Just a quick update on the Science is Vital campaign against proposed cuts in the UK research budget that I blogged about (briefly) last week. The impact of these cuts could be devastating, not just for scientists and their own careers but also for the economical (and, yes, cultural) health of this country. I saw an apt comment on Twitter yesterday to the effect that cutting the science budget to save money was like trying to lose weight by blowing your own brains out.
The petition has now attracted well over 5000 signatures, and I’m sure it will get still larger in the next few days. The march, planned for Saturday 9th October in London is going ahead. I’m hoping to take part, as there is an interesting meeting at the Royal Astronomical Society the day before, which will give me an excuse to stay over so I can attend this event. Perhaps I’ll even meet in real life some people I know only through the blogosphere!
However, at least one blogger has suggested that the campaign might already be too late. An article in the Financial Times (probably hidden by a paywall for most of you) suggested that a decision has been taken to cut research by £960 million per year, close to the 20% level that the Royal Society regards as meaning “game over” for British science.
It is thought that the Comprehensive Spending Review may announce its allocation to BIS (the Department for Business, Innovation and Skills) as early as next week (i.e. before the planned demonstration), but that doesn’t mean that it is too late. Only after the BIS budget is announced will it decide how much of the cut will be handed down to RCUK, the body that controls the Research Councils. However, RCUK’s budget is only a relatively small fraction of the BIS cake – £2.8 billion out of approximately £22 billion. Maintaining pressure may just convince BIS to go easy on research, so there’s still a lot to play for.
If that doesn’t work, and the research councils do receive a cut of 20% (or even more) then it won’t be at all pretty. It will then be left to individual councils to argue their case within RCUK, a situation likely to generate ever-decreasing circles of desperation as different disciplines are forced to battle it out for the scraps.
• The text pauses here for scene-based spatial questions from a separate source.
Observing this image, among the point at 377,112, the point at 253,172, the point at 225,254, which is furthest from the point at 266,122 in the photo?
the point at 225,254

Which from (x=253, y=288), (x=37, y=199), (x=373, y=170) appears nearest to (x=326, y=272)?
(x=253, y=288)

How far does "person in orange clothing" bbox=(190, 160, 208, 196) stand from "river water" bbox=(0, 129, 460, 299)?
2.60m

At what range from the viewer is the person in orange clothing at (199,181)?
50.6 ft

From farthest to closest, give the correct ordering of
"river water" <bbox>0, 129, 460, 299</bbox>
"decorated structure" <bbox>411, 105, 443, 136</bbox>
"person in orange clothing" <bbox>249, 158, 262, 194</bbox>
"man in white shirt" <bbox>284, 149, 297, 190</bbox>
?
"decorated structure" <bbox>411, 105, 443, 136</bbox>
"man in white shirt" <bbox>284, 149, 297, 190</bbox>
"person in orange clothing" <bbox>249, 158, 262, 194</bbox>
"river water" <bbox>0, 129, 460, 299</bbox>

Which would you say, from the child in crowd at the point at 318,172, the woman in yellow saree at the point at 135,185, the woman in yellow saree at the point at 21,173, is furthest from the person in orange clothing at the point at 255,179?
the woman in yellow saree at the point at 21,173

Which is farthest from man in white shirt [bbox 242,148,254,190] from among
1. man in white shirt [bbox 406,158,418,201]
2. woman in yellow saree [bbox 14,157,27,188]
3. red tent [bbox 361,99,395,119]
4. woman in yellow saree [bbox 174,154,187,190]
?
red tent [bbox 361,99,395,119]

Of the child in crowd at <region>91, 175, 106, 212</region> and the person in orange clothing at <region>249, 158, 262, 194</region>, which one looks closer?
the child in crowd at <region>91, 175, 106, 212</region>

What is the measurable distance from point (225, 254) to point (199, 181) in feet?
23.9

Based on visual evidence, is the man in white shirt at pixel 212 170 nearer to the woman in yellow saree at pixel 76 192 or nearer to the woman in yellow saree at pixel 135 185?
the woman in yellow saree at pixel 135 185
Allocations to individual councils probably aren’t going to be known until December. Then, in STFC (for example), the particle physicists and astronomers may be put in a situation where they have to go head-to-head against each other, at which point there are unlikely to be any real winners.
I have to admit that three years’ experience of the STFC crisis haven’t left me feeling terribly confident about the next few months. However, unless we make some sort of a stand now, things will get unimagineably worse. The only way the go forward is to show some solidarity, and resist the forces that that would have us turn on each other.
These next few weeks could be crucial to the survival of British science. So stand up and be counted. Action is the antidote to despair.